Good luck and congrats!!

ilovecolinfirth Thu 18-Jul-13 18:54:59

She doesn't sound pleasant, but really, let it go. If in future anything else is said that you feel needs challenging, make sure that you do it face to face and professionally, rather than texting.

Congrats and good luck with the new job. You'll be amazing I'm sure! You got given the job for a reason!

X

YonilyDevotedToYou Thu 18-Jul-13 19:15:19

You are all great, thank you for the amazing advice. Will chill out and go in with fully professional attitude in September. MN is great, isn't it?

MrsLouisTheroux Thu 18-Jul-13 19:48:17

Ooh is she a little bit jealous of you OP? I would do as you are doing and say nothing! I would also totally kill her with kindness next term !! grin

sicily1921 Thu 18-Jul-13 20:55:48

Hi, I can see why this remark would be upsetting, by all means praise the other head of faculty if she thought she was great, but not in order to put you down. Without being there OP though, I agree with other posters that she could just have been thoughtless and not realised it or she could be jealous of you.

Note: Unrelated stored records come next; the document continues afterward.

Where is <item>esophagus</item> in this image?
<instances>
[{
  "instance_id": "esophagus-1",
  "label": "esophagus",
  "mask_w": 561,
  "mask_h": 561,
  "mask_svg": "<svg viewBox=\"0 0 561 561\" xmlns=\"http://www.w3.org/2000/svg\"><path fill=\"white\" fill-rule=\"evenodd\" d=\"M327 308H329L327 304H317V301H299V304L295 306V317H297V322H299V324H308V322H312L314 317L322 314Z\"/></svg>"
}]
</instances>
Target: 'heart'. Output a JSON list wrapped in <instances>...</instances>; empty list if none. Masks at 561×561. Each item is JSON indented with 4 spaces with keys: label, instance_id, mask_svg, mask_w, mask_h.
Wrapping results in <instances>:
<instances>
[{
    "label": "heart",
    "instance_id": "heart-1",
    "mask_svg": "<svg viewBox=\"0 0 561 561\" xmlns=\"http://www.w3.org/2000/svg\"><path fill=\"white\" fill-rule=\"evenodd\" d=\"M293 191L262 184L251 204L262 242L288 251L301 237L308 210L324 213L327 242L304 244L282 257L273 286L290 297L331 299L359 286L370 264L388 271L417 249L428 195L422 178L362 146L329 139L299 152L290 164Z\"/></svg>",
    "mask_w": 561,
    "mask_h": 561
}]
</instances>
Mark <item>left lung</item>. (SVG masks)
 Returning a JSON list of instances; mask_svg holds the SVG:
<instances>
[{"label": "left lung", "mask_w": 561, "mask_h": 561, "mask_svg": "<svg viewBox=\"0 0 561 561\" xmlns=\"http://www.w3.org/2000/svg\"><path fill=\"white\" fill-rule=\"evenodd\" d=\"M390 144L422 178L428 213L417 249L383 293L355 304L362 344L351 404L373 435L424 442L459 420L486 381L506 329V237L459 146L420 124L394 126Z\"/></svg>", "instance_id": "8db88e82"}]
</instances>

I really disagree with the texting thing though as it's a very unprofessional way to go about tackling someone - it's the more the kind of stuff teenagers/preteens do isn't it? It smacks of the Facebook culture to me. Sorry to be blunt, you could be a lot younger than I am and it is more a 'youth' culture thing! Perhaps when you take up the role she will mellow a bit and be more pleasant. Does she realise you rate her in her role, perhaps you need to take steps to try and improve your communication with her if you are going to be in a higher position?

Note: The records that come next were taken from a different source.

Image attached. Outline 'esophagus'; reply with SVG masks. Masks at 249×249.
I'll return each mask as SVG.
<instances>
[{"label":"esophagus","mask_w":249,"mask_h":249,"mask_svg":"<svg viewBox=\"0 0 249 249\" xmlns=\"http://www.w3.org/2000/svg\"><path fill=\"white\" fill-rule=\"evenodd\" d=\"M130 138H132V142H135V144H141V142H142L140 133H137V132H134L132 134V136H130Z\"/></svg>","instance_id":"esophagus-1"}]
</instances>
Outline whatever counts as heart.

Fairyliz Thu 18-Jul-13 21:28:54

Could it just be an innocent remark about someone she really admired? I was talking to my current Head about the previous Head and said 'she was the best boss I have ever had'!
Fortunately he just laughed and said 'I have a lot to live up to then'. I think I have been forgiven.

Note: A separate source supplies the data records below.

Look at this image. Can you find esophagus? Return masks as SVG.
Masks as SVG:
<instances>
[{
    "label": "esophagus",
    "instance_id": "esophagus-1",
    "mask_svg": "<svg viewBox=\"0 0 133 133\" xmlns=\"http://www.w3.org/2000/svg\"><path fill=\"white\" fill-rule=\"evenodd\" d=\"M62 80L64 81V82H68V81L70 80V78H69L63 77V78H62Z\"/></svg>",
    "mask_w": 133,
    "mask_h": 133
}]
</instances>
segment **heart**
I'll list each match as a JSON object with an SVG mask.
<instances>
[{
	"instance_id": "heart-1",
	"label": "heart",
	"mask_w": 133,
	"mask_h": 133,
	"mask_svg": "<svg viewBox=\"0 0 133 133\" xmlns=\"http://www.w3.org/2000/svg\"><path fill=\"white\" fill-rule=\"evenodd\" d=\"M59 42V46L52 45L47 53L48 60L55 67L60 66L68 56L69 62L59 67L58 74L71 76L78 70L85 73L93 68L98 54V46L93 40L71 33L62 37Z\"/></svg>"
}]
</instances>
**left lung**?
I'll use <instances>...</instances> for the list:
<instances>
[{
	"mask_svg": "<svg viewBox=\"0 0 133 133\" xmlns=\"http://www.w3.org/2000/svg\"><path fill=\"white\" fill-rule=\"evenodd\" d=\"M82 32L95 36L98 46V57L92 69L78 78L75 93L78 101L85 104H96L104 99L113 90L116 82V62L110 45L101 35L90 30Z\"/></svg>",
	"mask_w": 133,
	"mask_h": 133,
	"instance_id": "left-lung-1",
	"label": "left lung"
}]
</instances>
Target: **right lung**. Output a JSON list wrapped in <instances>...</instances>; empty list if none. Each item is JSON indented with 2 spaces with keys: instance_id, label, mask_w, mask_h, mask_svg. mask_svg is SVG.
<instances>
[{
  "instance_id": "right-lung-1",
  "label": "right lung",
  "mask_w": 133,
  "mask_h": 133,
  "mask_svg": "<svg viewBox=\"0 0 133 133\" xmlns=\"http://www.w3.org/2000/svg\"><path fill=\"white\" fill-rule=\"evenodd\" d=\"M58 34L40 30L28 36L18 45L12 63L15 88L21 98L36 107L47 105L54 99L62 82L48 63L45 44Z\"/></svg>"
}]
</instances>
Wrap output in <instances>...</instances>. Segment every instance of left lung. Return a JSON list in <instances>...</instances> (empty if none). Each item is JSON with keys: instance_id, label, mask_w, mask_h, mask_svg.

ShadowMeltingInTheSun Thu 18-Jul-13 21:35:58

Glad to see that you've taken on board the advice to not text your colleague.

Confronting colleagues by text is never professional. If you still have problems with her behaviour next term, then bring it up face to face.

fabergeegg Thu 18-Jul-13 21:36:06

In leadership, you have to be thick-skinned and incredibly gracious. Never, ever rise. It's unethical for you to be relationally involved with colleagues in quite the same way as you used to be. For example, if you said something about this and then had to reprimand her next month, it would be very difficult to persuade her that you weren't picking on her. That's not fair on either of you. Call it tolerance, nonchalance, deliberately emotional stability - whatever it takes to ignore and continue being professional. It's lonely at the top and all that. Quite honestly, the fact that you are considering making an issue out of this - and by text - gives me great sympathy with your colleagues viewpoint.

Dorris83 Thu 18-Jul-13 21:38:36

Yoni I'm glad you decided against texting.

I agree with the posters who say she may not have meant it as a negative comment about you, just a positive comment about your predecessor

Sounds like you have big shoes to fill, but seriously don't stress too much, no one will expect you to be exactly like your predecessor, and I guarentee that you will have strengths that she didn't have.

I became a department head recently, and I read a boom that really helped: it's called 'the first ninety days' by Michael Watkins. It is really useful and encourages you tithing about your particular situation d how you can put plans in place to succeed in the critical first three months on the job.

Have a lovely summer, and congrats on the promotion!